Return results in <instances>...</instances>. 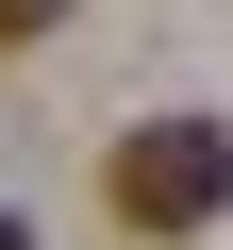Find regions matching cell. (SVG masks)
Here are the masks:
<instances>
[{
	"mask_svg": "<svg viewBox=\"0 0 233 250\" xmlns=\"http://www.w3.org/2000/svg\"><path fill=\"white\" fill-rule=\"evenodd\" d=\"M100 217L116 233H216L233 217V134L216 117H134L100 150Z\"/></svg>",
	"mask_w": 233,
	"mask_h": 250,
	"instance_id": "cell-1",
	"label": "cell"
},
{
	"mask_svg": "<svg viewBox=\"0 0 233 250\" xmlns=\"http://www.w3.org/2000/svg\"><path fill=\"white\" fill-rule=\"evenodd\" d=\"M34 34H67V0H0V50H34Z\"/></svg>",
	"mask_w": 233,
	"mask_h": 250,
	"instance_id": "cell-2",
	"label": "cell"
},
{
	"mask_svg": "<svg viewBox=\"0 0 233 250\" xmlns=\"http://www.w3.org/2000/svg\"><path fill=\"white\" fill-rule=\"evenodd\" d=\"M0 250H34V217H0Z\"/></svg>",
	"mask_w": 233,
	"mask_h": 250,
	"instance_id": "cell-3",
	"label": "cell"
}]
</instances>
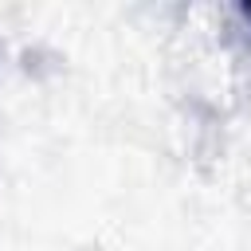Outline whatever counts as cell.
<instances>
[{
    "label": "cell",
    "mask_w": 251,
    "mask_h": 251,
    "mask_svg": "<svg viewBox=\"0 0 251 251\" xmlns=\"http://www.w3.org/2000/svg\"><path fill=\"white\" fill-rule=\"evenodd\" d=\"M243 16H247V20H251V4H243Z\"/></svg>",
    "instance_id": "6da1fadb"
}]
</instances>
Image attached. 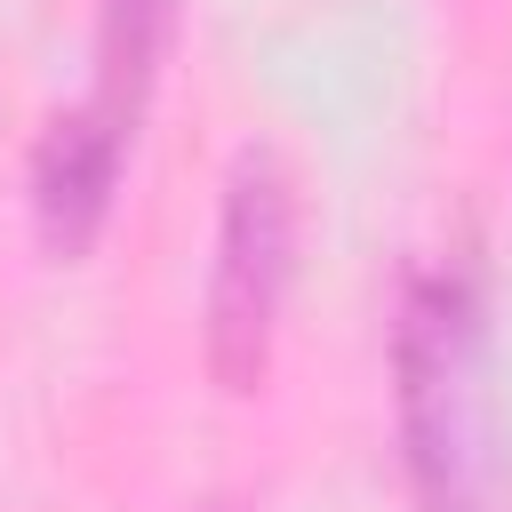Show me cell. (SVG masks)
Wrapping results in <instances>:
<instances>
[{"mask_svg":"<svg viewBox=\"0 0 512 512\" xmlns=\"http://www.w3.org/2000/svg\"><path fill=\"white\" fill-rule=\"evenodd\" d=\"M176 8L184 0H96V80H88V96L104 112H120L128 128L152 104V80H160Z\"/></svg>","mask_w":512,"mask_h":512,"instance_id":"4","label":"cell"},{"mask_svg":"<svg viewBox=\"0 0 512 512\" xmlns=\"http://www.w3.org/2000/svg\"><path fill=\"white\" fill-rule=\"evenodd\" d=\"M296 168L272 136H248L224 160V200H216V248H208V288H200V360L224 392H256L272 376L288 280H296Z\"/></svg>","mask_w":512,"mask_h":512,"instance_id":"2","label":"cell"},{"mask_svg":"<svg viewBox=\"0 0 512 512\" xmlns=\"http://www.w3.org/2000/svg\"><path fill=\"white\" fill-rule=\"evenodd\" d=\"M128 144H136V128L120 112H104L96 96L48 112V128L32 136V232L48 256H88V240L112 216Z\"/></svg>","mask_w":512,"mask_h":512,"instance_id":"3","label":"cell"},{"mask_svg":"<svg viewBox=\"0 0 512 512\" xmlns=\"http://www.w3.org/2000/svg\"><path fill=\"white\" fill-rule=\"evenodd\" d=\"M392 416L424 512H488L496 392H488V288L464 248L424 256L392 304Z\"/></svg>","mask_w":512,"mask_h":512,"instance_id":"1","label":"cell"},{"mask_svg":"<svg viewBox=\"0 0 512 512\" xmlns=\"http://www.w3.org/2000/svg\"><path fill=\"white\" fill-rule=\"evenodd\" d=\"M208 512H232V504H208Z\"/></svg>","mask_w":512,"mask_h":512,"instance_id":"5","label":"cell"}]
</instances>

============================================================

TASK DESCRIPTION >> List every line in the entries above that contains the string "path", treating uppercase and lowercase as different.

ANSWER FOR THE TASK >>
	"mask_svg": "<svg viewBox=\"0 0 233 250\" xmlns=\"http://www.w3.org/2000/svg\"><path fill=\"white\" fill-rule=\"evenodd\" d=\"M100 217L116 233H216L233 217V134L216 117H134L100 150Z\"/></svg>",
	"mask_svg": "<svg viewBox=\"0 0 233 250\" xmlns=\"http://www.w3.org/2000/svg\"><path fill=\"white\" fill-rule=\"evenodd\" d=\"M34 34H67V0H0V50H34Z\"/></svg>",
	"mask_svg": "<svg viewBox=\"0 0 233 250\" xmlns=\"http://www.w3.org/2000/svg\"><path fill=\"white\" fill-rule=\"evenodd\" d=\"M0 250H34V217H0Z\"/></svg>",
    "mask_svg": "<svg viewBox=\"0 0 251 251\" xmlns=\"http://www.w3.org/2000/svg\"><path fill=\"white\" fill-rule=\"evenodd\" d=\"M243 16H247V20H251V4H243Z\"/></svg>",
[{"mask_svg":"<svg viewBox=\"0 0 512 512\" xmlns=\"http://www.w3.org/2000/svg\"><path fill=\"white\" fill-rule=\"evenodd\" d=\"M176 8L184 0H96V80H88V96L104 112H120L128 128L152 104V80H160Z\"/></svg>","mask_w":512,"mask_h":512,"instance_id":"4","label":"cell"},{"mask_svg":"<svg viewBox=\"0 0 512 512\" xmlns=\"http://www.w3.org/2000/svg\"><path fill=\"white\" fill-rule=\"evenodd\" d=\"M296 168L272 136H248L224 160V200H216V248H208V288H200V360L224 392H256L272 376L288 280H296Z\"/></svg>","mask_w":512,"mask_h":512,"instance_id":"2","label":"cell"},{"mask_svg":"<svg viewBox=\"0 0 512 512\" xmlns=\"http://www.w3.org/2000/svg\"><path fill=\"white\" fill-rule=\"evenodd\" d=\"M128 144H136V128L120 112H104L96 96L48 112V128L32 136V232L48 256H88V240L112 216Z\"/></svg>","mask_w":512,"mask_h":512,"instance_id":"3","label":"cell"},{"mask_svg":"<svg viewBox=\"0 0 512 512\" xmlns=\"http://www.w3.org/2000/svg\"><path fill=\"white\" fill-rule=\"evenodd\" d=\"M392 416L424 512H488L496 392H488V288L464 248L424 256L392 304Z\"/></svg>","mask_w":512,"mask_h":512,"instance_id":"1","label":"cell"},{"mask_svg":"<svg viewBox=\"0 0 512 512\" xmlns=\"http://www.w3.org/2000/svg\"><path fill=\"white\" fill-rule=\"evenodd\" d=\"M208 512H232V504H208Z\"/></svg>","mask_w":512,"mask_h":512,"instance_id":"5","label":"cell"}]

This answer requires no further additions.